Quote exactly, and only, the lines of the material below from the line with "CERAMAH ABAH ANZA" through the line with "Mac上的FTP軟體推薦：F".
INFORMATION PROVIDED below:
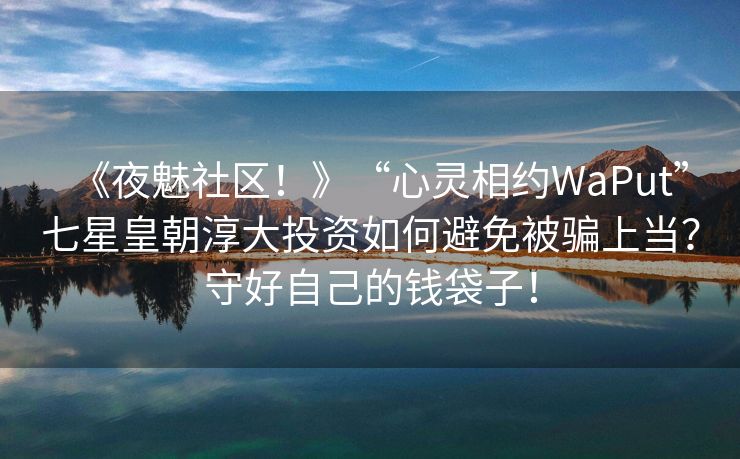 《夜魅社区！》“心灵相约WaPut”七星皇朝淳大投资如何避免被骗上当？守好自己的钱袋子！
End of INFORMATION PROVIDED.
INFORMATION PROVIDED below:
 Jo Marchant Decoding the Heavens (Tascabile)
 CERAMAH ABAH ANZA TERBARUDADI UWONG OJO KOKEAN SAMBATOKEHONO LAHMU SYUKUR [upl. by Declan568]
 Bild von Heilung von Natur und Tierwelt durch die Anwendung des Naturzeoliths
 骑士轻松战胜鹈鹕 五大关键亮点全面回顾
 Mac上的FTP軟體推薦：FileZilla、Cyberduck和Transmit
End of INFORMATION PROVIDED.
▸ **RESPONSE TO THIS EXERCISE**
 CERAMAH ABAH ANZA TERBARUDADI UWONG OJO KOKEAN SAMBATOKEHONO LAHMU SYUKUR [upl. by Declan568]
 Bild von Heilung von Natur und Tierwelt durch die Anwendung des Naturzeoliths
 骑士轻松战胜鹈鹕 五大关键亮点全面回顾
 Mac上的FTP軟體推薦：FileZilla、Cyberduck和Transmit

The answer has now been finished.